En la pasada Feria del Libro de Madrid hubo un inesperado aumento de ventas (un 14% más que el año anterior) y un librero exclamó: “¡Vuelve el libro!”. Como no se ha cansado de repetir Antonio Muñoz Molina, el libro es un artefacto tecnológico perfecto, de una extrema sofisticación. El electrónico tiene sus ventajas, y es una opción aceptable. Pero ya puede decirse que convivirá con el de papel. En todo caso, lo que vuelve es el libro en general: vuelve la lectura.
Vuelve la sensualidad de la lectura: su carácter placentero, sensorial, de recogimiento como en el zen. El libro se percibe de nuevo como una casa, como un refugio. Escribe Marcos Ordóñez en Una cierta edad (Anagrama): “Leer por la noche: que al final del día las líneas te recojan como en una red”. Pueden y deben zarandearte también, pero esos meneos interiores son en último extremo reconfortantes. Aunque expresen dolor, es su expresión lograda lo que reconforta. (Qué llevadera se nos ha hecho la desesperación gracias a Thomas Bernhard, a Emil Cioran, a Fernando Pessoa...)

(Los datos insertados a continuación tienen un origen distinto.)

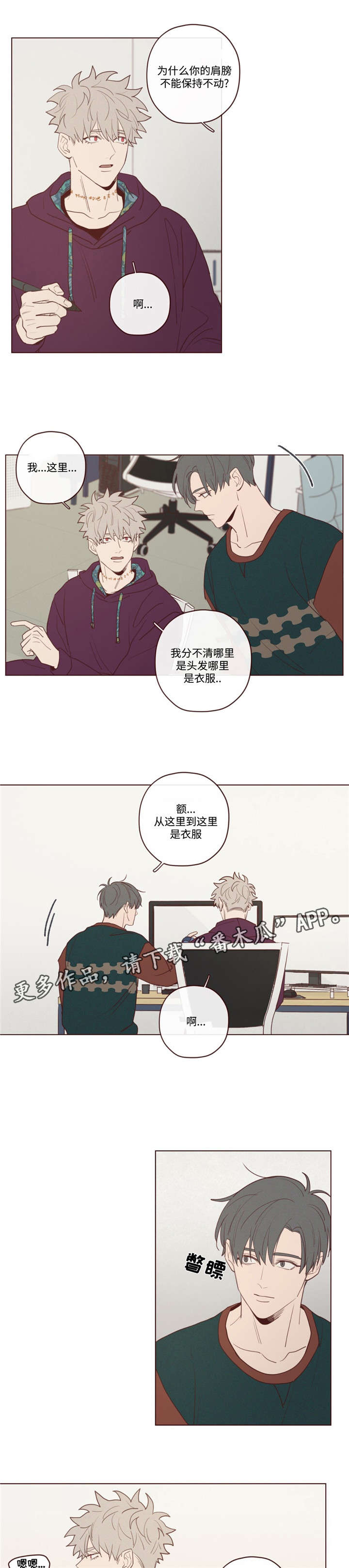 朱砂山鬼功效漫画,第27章：今天不行3图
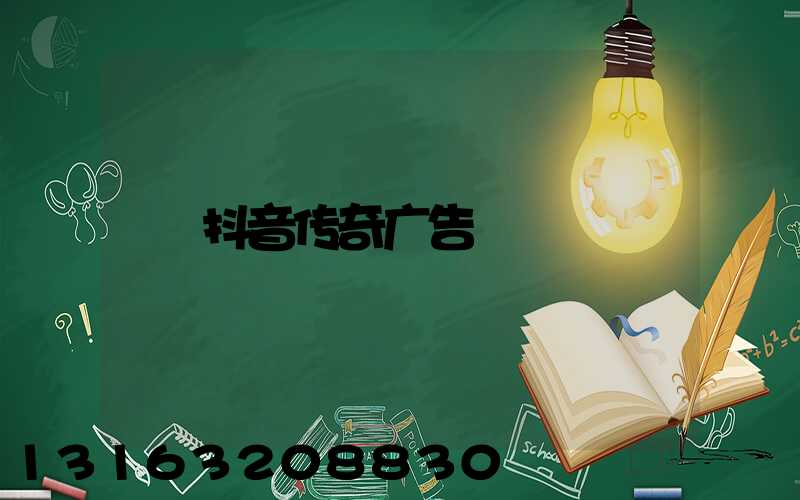 抖音传奇广告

Yo llevo unos años enfrascado en la lectura, en una galopada lectora entre rabiosa y feliz. Como si casi todo fuera un fraude menos eso. En los últimos días, sin saber muy bien por qué, he tomado una decisión que me llevará meses: releer la gran novela de Marcel Proust, En busca del tiempo perdido. Desde hoy mismo, 1 de julio de 2019. Ya leí los siete tomos en 2015, en la traducción de Pedro Salinas y Consuelo Berges (Alianza). Ahora lo haré en la de Carlos Manzano (Debolsillo). Quiero meterme otra vez en ese mundo y parar de algún modo el tiempo.

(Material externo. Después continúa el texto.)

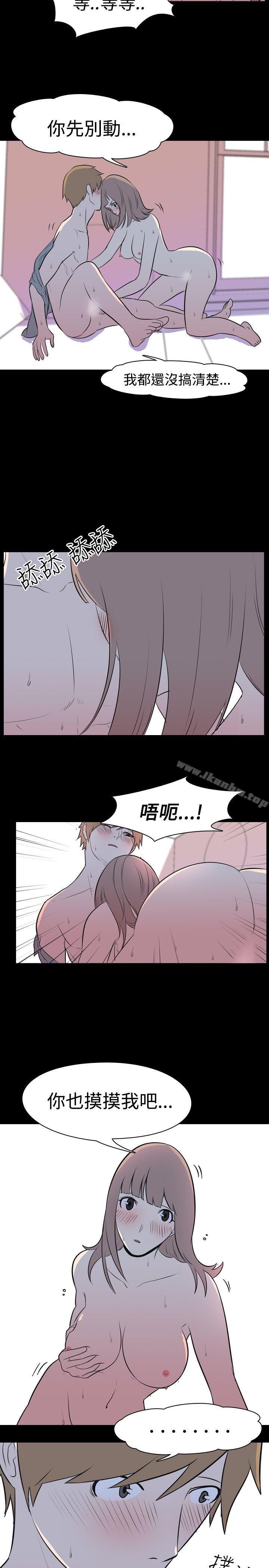 我的色色夜說 在线观看 第13話 - 暗戀(下) 漫画图片6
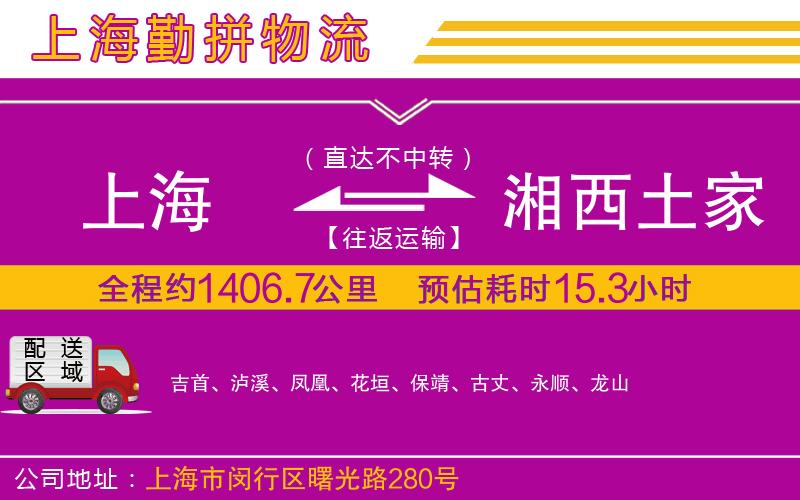 上海到湘西土家族苗族自治州物流專線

La seducción de la obra tiene que ver con el título: hay un anhelo de reparación por el tiempo perdido. En sus dos acepciones, como decía Gilles Deleuze: el perdido porque pasó y el derrochado (el malgastado). Relacionado con la segunda acepción está el malestar por el tiempo hecho calderilla que tenemos hoy; el tiempo triturado por las redes sociales, básicamente, con todos sus avisos, pitiditos, temblorcitos, ventanitas, pestañitas, estrellitas, corazoncitos, toquecitos... Esa lucha sin cuartel por la atención de que suele hablar Manuel Arias Maldonado, más sus correspondientes reclamaciones de respuesta (por supuesto, inmediatas). Frente a esa calderilla –lo dije en otro lugar–, está el oro del tiempo, como reza el epitafio de André Breton: “Busco el oro del tiempo”.

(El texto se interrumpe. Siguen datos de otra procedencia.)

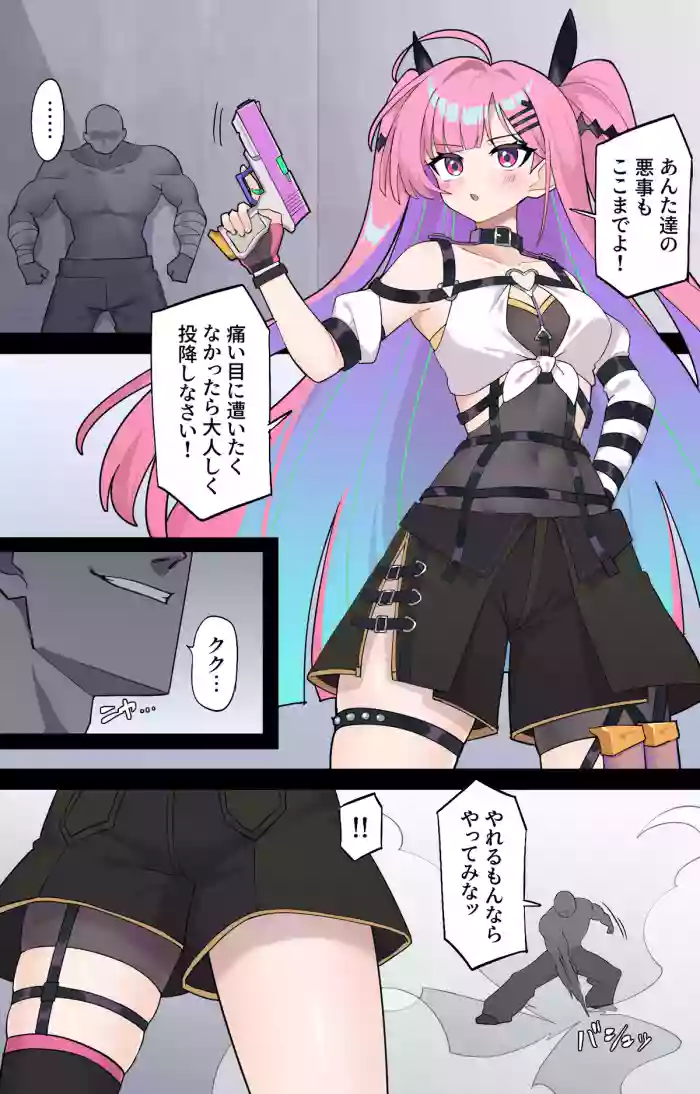 【Skeb】捕獲される地下傭兵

De manera que este verano lo pasaré con Proust, no lejos de mi ventilador, de la “fresca brisa” de mi ventilador, que moverá las páginas. Y quitado de las redes sociales todo lo que pueda. No así de los periódicos, que por algún sitio hay que mirar cómo se pierde el tiempo en España y en el mundo. Sobre todo en España, en la segunda acepción.